## Data supplied
-- -- --

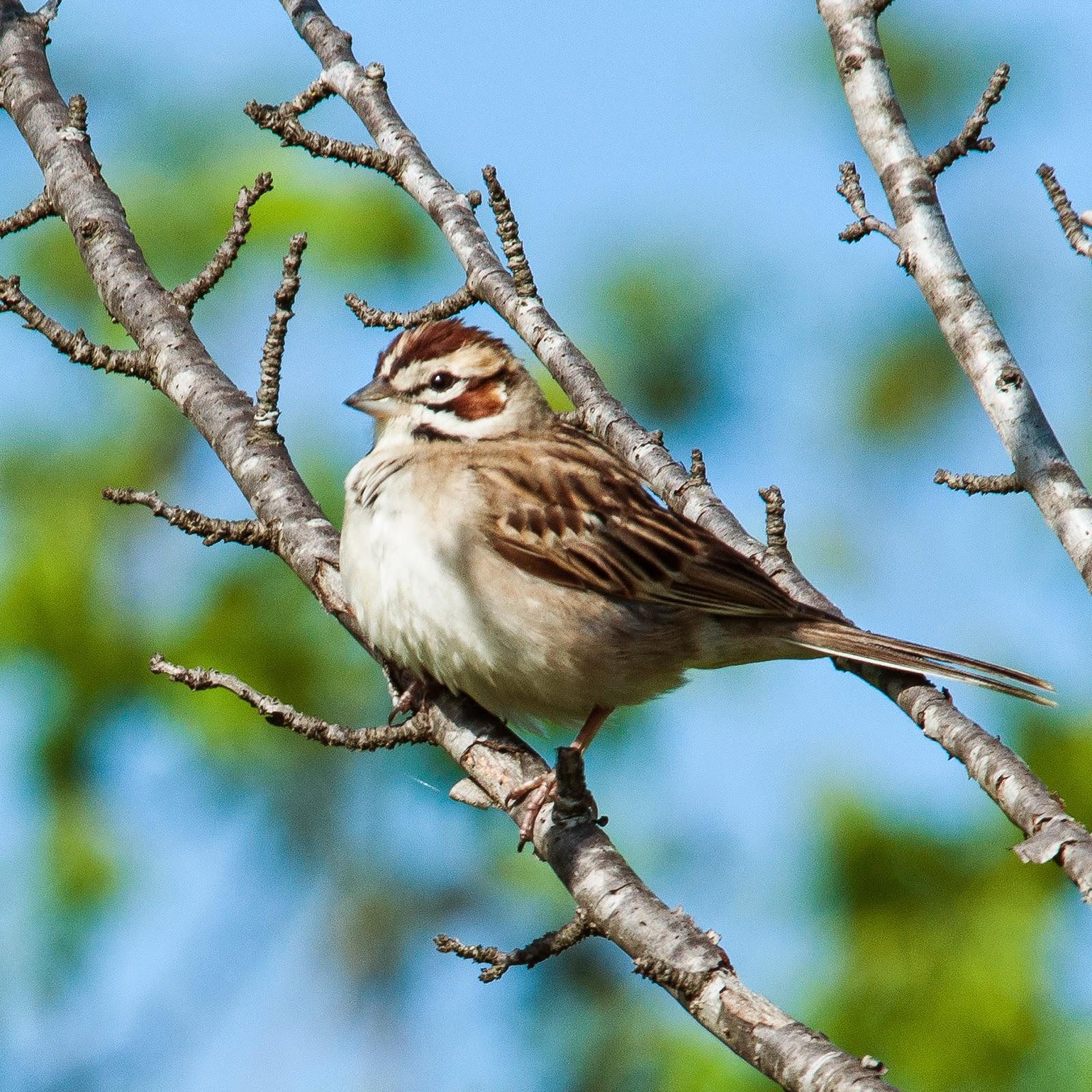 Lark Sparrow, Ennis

-- -- --

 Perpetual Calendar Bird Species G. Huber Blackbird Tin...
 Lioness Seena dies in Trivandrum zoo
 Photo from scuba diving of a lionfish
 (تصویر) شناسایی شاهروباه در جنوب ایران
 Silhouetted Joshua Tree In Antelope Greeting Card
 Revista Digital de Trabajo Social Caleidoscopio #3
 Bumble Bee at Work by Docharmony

-- -- --

## Instructions for the task
Retype only the lines above between the line with "(تصویر) شناسایی شاهروباه در جنوب ایران" and the line with "Bumble Bee at Work by Docharmony", counting those two lines as well, and keep every character as it is.

## Result for this exercise
 (تصویر) شناسایی شاهروباه در جنوب ایران
 Silhouetted Joshua Tree In Antelope Greeting Card
 Revista Digital de Trabajo Social Caleidoscopio #3
 Bumble Bee at Work by Docharmony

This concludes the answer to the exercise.